On 16 October, a teacher, Samuel Paty, was beheaded outside his school in a suburb of Paris after showing his class a controversial set of cartoons of the prophet Muhammad which were republished by the magazine Charlie Hebdo in September.
Two weeks before that, France’s president, Emmanuel Macron, had sparked criticism when he set out a plan to combat “separatism” and claimed that Islam was “experiencing a crisis today, all over the world”.
The former Malaysian leader, who was prime minister from 2018 until March this year, commented on the murder on Thursday by arguing that Muslims would not approve of the killing but warned that France should “not show disrespect for the values of others”.
“Macron is not showing that he is civilised. He is very primitive in blaming the religion of Islam and Muslims for the killing of the insulting school teacher,” Mr Mahathir said.
“It is not in keeping with the teachings of Islam.”
He added: “But irrespective of the religion professed, angry people kill. The French in the course of their history have killed millions of people. Many were Muslims.
“Muslims have a right to be angry and to kill millions of French people for the massacres of the past.
“But by and large, the Muslims have not applied the ‘eye for an eye’ law. Muslims don’t. The French shouldn’t. Instead the French should teach their people to respect other people’s feelings.”

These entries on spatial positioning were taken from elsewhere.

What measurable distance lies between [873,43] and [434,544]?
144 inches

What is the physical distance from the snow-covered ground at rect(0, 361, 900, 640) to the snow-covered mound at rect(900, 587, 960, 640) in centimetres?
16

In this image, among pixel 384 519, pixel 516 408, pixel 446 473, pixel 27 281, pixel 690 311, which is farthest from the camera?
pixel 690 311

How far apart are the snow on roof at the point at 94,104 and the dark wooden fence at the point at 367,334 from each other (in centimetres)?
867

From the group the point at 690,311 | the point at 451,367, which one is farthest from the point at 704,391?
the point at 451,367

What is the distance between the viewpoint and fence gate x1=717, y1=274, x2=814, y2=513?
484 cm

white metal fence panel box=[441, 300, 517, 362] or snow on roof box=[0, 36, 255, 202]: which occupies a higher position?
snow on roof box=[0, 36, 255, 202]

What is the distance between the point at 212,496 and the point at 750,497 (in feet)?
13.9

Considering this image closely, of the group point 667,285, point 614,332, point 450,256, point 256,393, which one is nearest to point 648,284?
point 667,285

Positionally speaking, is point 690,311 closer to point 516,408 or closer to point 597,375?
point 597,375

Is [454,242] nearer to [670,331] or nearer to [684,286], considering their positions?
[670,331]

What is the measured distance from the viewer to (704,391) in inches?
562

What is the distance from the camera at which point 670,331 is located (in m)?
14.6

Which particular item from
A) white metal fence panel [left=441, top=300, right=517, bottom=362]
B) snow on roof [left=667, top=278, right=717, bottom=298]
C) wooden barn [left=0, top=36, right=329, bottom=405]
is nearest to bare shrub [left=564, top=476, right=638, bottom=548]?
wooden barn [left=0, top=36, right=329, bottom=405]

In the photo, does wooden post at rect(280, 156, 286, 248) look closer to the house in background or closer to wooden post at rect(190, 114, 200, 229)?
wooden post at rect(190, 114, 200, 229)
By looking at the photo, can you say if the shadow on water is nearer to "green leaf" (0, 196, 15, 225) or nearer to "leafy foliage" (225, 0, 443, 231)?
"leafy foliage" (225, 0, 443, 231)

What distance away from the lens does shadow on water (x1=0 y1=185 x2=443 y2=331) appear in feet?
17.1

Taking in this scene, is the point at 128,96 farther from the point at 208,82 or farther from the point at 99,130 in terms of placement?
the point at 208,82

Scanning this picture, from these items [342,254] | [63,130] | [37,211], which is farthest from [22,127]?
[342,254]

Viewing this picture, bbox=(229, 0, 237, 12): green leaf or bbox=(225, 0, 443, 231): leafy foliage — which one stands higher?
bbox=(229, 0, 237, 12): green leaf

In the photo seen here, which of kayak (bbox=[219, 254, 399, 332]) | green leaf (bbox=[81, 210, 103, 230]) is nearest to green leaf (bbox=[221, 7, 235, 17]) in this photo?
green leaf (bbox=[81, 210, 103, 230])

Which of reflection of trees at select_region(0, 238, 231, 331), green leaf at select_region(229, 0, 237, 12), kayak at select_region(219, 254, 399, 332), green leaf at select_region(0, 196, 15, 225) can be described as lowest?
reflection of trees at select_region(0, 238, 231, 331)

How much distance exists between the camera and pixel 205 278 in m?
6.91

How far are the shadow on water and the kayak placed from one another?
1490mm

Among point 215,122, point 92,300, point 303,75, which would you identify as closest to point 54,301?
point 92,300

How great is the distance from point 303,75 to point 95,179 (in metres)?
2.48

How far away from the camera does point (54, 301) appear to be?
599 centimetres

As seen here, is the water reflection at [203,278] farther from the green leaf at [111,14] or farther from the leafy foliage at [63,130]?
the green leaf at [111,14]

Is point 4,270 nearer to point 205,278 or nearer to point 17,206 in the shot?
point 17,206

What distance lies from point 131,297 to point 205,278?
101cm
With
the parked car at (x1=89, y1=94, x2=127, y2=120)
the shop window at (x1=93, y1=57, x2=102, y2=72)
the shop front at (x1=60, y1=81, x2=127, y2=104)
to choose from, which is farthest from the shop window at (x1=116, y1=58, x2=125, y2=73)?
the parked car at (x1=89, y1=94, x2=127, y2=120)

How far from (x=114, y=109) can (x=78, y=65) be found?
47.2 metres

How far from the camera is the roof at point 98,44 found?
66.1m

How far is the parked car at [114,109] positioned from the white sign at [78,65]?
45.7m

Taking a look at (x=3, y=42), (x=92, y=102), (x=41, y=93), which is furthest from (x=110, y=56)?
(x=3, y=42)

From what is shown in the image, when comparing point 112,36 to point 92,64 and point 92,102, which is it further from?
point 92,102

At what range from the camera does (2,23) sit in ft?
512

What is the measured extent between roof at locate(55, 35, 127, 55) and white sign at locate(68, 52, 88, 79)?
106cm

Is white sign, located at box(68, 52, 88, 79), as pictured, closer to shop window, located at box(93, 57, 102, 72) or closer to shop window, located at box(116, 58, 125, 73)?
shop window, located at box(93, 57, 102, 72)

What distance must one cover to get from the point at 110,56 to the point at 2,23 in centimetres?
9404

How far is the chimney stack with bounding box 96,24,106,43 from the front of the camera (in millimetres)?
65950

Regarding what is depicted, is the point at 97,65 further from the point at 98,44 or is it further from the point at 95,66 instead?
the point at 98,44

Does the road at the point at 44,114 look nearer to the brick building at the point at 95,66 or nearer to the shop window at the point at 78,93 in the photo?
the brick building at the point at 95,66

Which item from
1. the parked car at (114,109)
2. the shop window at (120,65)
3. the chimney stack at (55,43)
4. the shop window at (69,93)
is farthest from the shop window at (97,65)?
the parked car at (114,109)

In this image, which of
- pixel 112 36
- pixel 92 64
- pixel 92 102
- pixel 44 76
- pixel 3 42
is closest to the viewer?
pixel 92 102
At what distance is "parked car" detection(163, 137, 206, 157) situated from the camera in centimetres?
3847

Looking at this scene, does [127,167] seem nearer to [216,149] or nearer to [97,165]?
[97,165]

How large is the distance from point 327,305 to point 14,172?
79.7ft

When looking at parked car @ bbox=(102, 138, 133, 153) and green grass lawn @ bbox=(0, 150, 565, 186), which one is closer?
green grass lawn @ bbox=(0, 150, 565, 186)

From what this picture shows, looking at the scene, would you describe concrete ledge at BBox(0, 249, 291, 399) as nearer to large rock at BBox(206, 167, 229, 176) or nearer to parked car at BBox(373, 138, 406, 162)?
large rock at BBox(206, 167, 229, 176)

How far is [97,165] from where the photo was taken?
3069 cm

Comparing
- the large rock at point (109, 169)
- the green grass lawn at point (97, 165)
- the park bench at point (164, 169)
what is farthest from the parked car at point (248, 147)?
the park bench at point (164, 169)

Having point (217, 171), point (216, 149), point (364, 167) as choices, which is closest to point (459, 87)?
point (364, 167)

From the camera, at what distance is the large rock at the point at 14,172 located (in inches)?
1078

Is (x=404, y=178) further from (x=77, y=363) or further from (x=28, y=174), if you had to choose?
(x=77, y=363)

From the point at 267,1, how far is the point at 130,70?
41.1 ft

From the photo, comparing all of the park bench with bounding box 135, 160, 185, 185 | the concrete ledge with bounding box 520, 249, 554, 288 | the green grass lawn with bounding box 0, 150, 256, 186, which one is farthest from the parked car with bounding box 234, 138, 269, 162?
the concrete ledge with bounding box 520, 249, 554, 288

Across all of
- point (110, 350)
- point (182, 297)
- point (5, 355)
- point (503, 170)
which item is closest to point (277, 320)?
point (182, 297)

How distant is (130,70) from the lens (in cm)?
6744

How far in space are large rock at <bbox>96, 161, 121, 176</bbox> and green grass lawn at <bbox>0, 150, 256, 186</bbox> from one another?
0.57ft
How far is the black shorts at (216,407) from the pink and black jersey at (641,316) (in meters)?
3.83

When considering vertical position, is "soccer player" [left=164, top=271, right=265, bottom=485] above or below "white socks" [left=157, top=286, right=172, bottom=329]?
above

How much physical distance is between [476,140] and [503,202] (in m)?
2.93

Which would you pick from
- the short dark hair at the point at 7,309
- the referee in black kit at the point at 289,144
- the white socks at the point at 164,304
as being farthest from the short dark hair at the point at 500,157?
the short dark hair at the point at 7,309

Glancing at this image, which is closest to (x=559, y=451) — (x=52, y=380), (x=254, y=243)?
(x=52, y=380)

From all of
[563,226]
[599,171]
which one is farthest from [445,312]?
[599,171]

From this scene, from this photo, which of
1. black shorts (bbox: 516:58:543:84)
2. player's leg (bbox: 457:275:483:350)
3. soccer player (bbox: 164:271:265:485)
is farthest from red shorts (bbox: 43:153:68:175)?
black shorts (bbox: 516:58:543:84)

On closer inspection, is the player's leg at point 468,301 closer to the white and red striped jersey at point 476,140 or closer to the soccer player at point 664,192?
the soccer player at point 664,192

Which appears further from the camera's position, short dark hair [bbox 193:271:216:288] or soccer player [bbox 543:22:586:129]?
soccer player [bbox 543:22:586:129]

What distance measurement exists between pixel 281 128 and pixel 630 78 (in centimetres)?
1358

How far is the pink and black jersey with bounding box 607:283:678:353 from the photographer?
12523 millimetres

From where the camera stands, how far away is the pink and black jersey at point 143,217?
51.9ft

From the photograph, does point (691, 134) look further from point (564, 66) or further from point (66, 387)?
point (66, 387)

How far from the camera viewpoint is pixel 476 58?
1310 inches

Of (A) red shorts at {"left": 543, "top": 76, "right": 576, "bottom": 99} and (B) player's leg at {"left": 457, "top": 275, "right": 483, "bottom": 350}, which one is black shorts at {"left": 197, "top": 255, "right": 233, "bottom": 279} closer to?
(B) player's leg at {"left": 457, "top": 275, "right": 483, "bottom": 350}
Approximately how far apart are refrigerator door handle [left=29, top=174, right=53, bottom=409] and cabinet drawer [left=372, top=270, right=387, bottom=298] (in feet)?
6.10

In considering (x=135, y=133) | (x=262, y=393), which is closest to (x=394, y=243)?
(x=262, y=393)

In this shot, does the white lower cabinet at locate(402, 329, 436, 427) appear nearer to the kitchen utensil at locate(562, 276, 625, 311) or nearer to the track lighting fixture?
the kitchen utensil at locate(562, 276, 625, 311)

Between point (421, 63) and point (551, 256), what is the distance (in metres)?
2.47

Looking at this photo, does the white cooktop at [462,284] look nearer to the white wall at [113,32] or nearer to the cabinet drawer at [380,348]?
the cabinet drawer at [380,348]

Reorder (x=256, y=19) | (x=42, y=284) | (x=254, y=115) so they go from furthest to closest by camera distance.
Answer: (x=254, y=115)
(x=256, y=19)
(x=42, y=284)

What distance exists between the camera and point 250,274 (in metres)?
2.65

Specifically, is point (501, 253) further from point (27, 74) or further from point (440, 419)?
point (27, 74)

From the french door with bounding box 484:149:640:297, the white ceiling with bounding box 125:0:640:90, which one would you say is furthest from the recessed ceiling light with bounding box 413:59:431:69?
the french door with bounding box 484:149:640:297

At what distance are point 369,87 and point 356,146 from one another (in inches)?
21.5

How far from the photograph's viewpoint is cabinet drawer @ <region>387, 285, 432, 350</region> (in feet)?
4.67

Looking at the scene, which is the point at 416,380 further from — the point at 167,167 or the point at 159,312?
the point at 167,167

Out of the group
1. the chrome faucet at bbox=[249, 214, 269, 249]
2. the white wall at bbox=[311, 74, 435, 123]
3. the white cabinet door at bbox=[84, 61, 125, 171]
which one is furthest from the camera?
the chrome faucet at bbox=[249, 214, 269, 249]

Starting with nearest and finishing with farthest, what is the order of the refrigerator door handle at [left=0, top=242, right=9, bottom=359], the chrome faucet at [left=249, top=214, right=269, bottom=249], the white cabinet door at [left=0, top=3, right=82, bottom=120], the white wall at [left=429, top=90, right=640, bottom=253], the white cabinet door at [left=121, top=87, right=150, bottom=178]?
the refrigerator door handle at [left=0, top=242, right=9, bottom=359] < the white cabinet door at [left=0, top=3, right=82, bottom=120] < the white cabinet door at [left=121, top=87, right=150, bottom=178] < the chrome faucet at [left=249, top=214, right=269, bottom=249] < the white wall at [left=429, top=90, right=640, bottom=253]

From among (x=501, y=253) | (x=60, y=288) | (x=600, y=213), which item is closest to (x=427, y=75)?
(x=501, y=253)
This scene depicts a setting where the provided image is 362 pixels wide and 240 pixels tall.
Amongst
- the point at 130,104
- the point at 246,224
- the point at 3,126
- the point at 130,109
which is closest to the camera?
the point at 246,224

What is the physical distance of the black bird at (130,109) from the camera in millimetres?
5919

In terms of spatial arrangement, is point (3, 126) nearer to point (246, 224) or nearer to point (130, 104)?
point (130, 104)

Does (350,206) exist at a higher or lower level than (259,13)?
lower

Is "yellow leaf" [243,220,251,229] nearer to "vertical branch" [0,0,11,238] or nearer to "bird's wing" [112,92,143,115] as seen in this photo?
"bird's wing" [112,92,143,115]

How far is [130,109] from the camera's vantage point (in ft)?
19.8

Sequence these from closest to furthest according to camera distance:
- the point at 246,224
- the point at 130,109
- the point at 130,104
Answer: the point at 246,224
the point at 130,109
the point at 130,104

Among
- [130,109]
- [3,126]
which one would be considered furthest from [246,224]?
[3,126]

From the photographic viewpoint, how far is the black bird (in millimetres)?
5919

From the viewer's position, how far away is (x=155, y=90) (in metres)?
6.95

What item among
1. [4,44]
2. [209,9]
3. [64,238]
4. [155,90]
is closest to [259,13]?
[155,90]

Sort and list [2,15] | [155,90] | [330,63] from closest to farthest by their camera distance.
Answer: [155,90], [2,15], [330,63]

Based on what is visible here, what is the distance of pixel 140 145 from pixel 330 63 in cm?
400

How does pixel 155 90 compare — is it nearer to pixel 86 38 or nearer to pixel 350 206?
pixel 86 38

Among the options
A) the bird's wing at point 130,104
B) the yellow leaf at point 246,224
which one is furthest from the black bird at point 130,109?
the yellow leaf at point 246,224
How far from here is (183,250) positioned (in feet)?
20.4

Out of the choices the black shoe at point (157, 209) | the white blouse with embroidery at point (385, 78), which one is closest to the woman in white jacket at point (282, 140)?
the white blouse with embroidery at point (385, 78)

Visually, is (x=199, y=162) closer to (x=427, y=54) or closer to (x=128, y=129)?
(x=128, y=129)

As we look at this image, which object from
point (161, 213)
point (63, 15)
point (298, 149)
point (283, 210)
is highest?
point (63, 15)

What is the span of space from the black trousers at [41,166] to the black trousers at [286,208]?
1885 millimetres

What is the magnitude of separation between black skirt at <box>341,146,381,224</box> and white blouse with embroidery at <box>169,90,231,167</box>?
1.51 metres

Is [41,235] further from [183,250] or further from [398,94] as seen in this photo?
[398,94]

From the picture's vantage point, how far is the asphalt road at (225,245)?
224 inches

Mr Mahathir’s statement led to widespread calls for Twitter to remove his posts, with some users describing them as an incitement to violence.
“Take this down urgently, @TwitterSupport,” Brian Klaas, an associate professor in global politics at University College London, wrote in response to the tweets.
“It's an incitement to mass killing by a former prime minister of Malaysia with more than a million followers. How has this been allowed to stay up for over an hour?!”
One of the tweets has since been taken down for violating Twitter’s rules.
Mr Mahathir’s comments come at a time of heightened tension between Mr Macron’s government and some Muslims in France and other countries.
The French president’s decision to publicly defend the cartoons of Muhammad, which have caused anger across parts of the Islamic world, has led to calls for a boycott of French products.
On Monday, France’s foreign ministry insisted it was defending freedom of expression and supported Muslims in the country.
A statement from the ministry also claimed that the boycott calls were being “instrumentalised by a radical minority” and should end immediately.